The piece has started before this defining moment, with a MacBook on a stand first swirling with corporate logos, then a male voiceover describing how he has had to buy a new hard-drive to upgrade his capacity and that he going to show us how to install it, if he can find the right size screws.
Barbara appears and begins to interact with the on-screen demo, and then things start to change. Her hands become those on screen and in quick succession the screen image becomes a gun, a carrot, a car battery, shoelaces. Her body language perfectly mirrors the on-screen action. Sometimes the voice is from the film footage, sometimes it’s Barbara’s commentary. She has a cool, sassy presence, beautifully underplayed but full of subtle emotion and expression. The quality and precision of movement is evidence of her dance training (she teaches dance in her home city of Zagreb).

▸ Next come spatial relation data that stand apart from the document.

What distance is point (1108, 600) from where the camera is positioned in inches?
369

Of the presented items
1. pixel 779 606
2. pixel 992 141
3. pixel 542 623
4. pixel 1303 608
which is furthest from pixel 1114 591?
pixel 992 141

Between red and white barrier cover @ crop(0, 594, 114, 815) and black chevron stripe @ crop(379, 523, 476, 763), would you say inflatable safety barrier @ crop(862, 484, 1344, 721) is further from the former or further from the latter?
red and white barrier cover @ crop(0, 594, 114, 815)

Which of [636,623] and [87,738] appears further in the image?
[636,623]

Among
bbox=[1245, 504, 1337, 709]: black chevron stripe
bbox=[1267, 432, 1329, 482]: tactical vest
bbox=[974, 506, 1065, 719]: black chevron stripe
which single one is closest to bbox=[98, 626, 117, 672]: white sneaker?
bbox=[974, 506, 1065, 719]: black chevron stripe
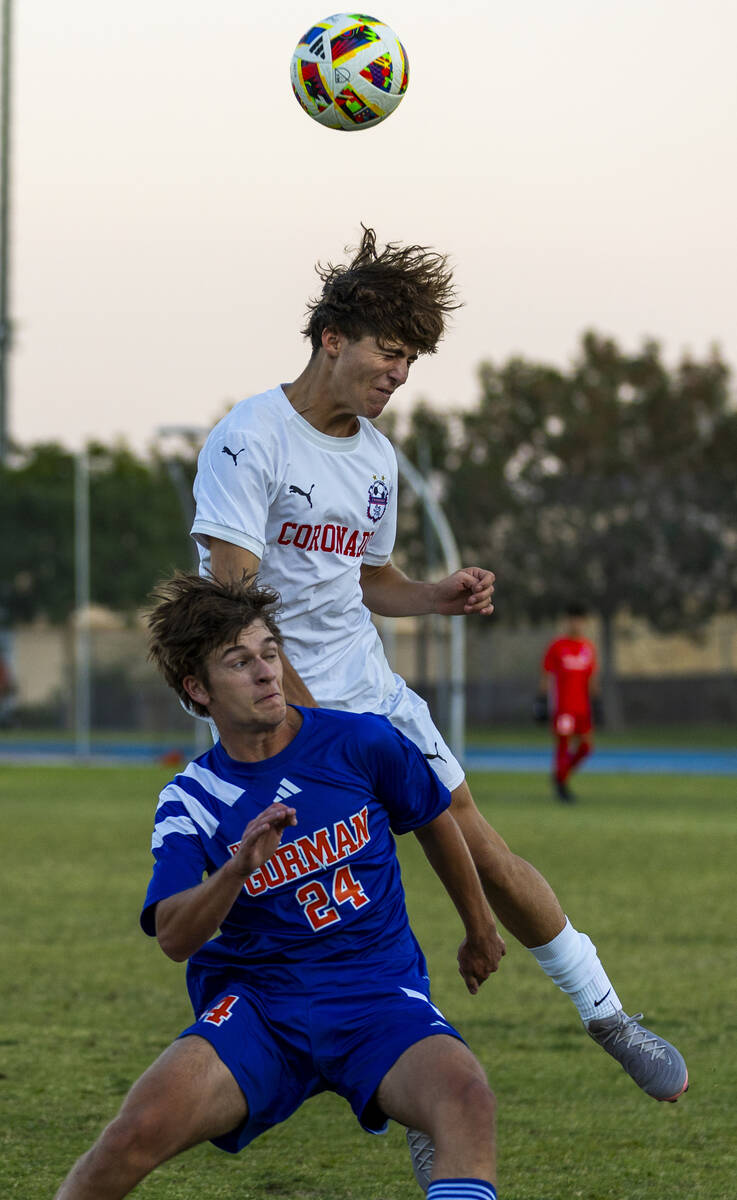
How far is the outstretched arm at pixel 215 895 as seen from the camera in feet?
10.4

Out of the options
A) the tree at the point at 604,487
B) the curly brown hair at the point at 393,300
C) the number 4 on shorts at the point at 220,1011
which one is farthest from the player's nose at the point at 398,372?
the tree at the point at 604,487

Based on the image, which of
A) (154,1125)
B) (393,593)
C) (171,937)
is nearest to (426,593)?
(393,593)

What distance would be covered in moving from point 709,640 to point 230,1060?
4170 centimetres

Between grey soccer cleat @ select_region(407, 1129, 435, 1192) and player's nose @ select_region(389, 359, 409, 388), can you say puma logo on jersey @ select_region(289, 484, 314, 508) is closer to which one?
player's nose @ select_region(389, 359, 409, 388)

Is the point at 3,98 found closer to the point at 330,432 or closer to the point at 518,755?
the point at 518,755

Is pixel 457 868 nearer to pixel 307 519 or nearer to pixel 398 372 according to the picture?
pixel 307 519

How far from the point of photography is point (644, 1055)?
14.4 ft

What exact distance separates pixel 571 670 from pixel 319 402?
1428cm

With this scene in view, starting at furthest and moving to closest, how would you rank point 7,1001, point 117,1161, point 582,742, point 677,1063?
1. point 582,742
2. point 7,1001
3. point 677,1063
4. point 117,1161

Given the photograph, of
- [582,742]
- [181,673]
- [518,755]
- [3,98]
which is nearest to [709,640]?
[518,755]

Gradually sequences on screen build and become longer, or more thematic. They veer from comical to gruesome. The Mac is moved around the room and is used dramatically, for example at floor level for shooting practice, as a stomach, and on the head (with a monkey sitting atop picking at Barbara’s scalp – ‘it’s like a head massage,’ she says, smiling).

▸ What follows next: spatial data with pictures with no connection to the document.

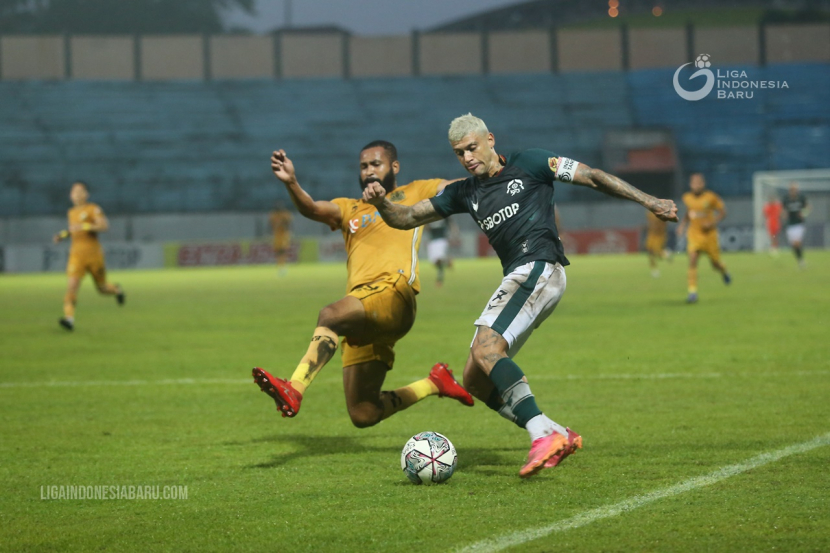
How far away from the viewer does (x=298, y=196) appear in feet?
21.6

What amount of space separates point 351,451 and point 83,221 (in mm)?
11087

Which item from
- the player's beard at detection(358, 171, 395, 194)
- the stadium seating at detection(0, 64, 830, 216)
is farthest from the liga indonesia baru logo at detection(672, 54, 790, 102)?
the stadium seating at detection(0, 64, 830, 216)

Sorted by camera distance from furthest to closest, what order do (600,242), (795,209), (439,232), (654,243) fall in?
(600,242) < (795,209) < (439,232) < (654,243)

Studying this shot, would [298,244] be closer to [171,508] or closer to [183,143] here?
[183,143]

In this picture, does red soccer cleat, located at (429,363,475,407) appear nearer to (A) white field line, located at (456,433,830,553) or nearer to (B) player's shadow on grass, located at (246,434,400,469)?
(B) player's shadow on grass, located at (246,434,400,469)

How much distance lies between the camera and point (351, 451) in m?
6.65

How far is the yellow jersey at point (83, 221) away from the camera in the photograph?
1639 centimetres

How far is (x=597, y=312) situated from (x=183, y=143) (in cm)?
3750

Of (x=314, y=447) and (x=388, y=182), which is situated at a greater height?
(x=388, y=182)

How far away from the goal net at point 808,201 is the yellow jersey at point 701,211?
22.8 meters

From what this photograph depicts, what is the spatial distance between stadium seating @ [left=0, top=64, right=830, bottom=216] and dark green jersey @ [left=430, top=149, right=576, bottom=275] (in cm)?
4253

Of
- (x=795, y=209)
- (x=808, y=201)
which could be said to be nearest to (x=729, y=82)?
(x=795, y=209)

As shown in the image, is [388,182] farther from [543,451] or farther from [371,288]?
[543,451]

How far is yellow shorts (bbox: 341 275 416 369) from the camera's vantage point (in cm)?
652
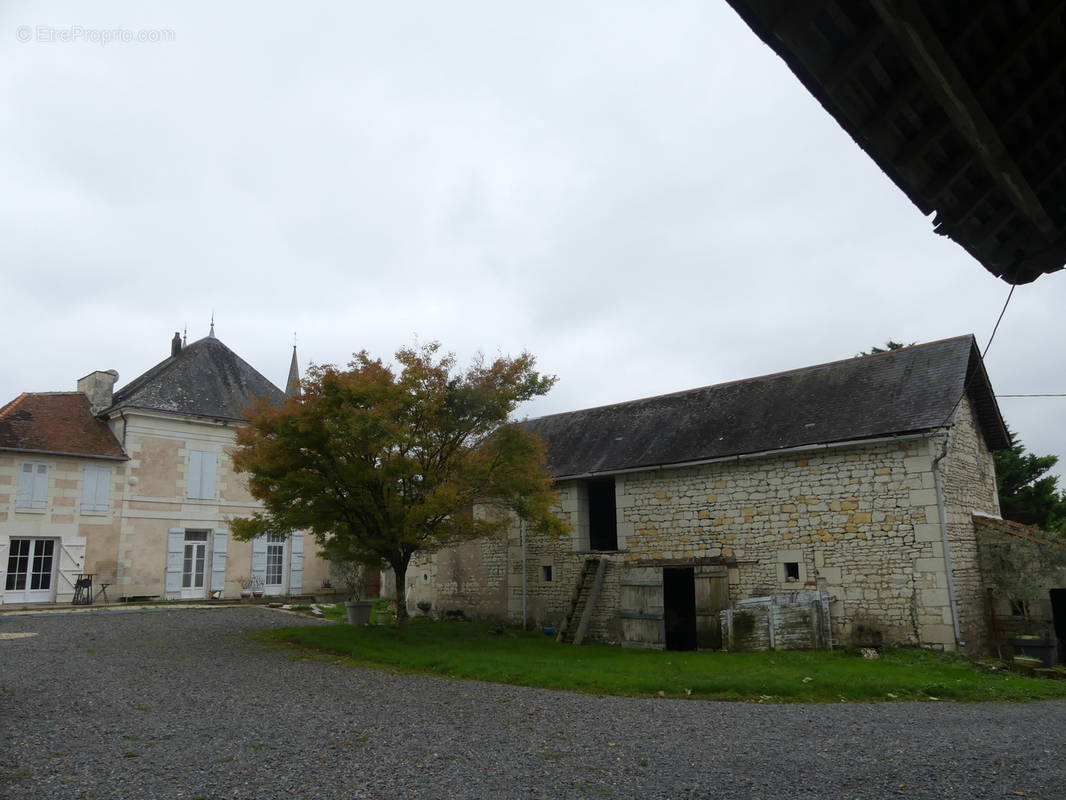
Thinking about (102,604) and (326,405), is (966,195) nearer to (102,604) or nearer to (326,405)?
(326,405)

The film clips, sourced from YouTube, are very cleverly linked and keep the attention throughout – you cannot second guess them. At one point the screen goes blank and just has colours, which Barbara attempts but fails to control. There is off-screen music and sound-effects at points, used effectively to underline some sequences but never distracting from the performer and her communicative tool.
To break from the format, Barbara describes how the concept of ‘visualization’ can help people with panic attacks. You imagine calming things like a fire in a grate, or clear blue sky. ‘This doesn’t work for me,’ says Barbara – the fire always burns the house down. Cue on-screen hands moving over moss then picking an apple. ‘I’ve never grown an apple before,’ says Barbara, the apple in her on-screen hands, then adding perkily, as if we had never seen one before, ‘Isn’t it pretty!’
Towards the end she narrates the making of a Damien Hirst style jewelled skull, using really shoddy materials and marvelling at the craft of it, the hours it took, and declaring that it is best thing we will ever see.
So a final punch at the value of art, whilst bringing home the way in which we communicate now, filming everything (from S&M to childbirth, cookery to pointing one’s toes correctly) and putting it all in the public domain.
Forecasting is an excellent example of idea married to imaginative form. Neat in structure, crisp in presentation, thought-provoking, funny, tough and expertly done. It is the third part of a trilogy from this ingenious company; I look forward to seeing more from them.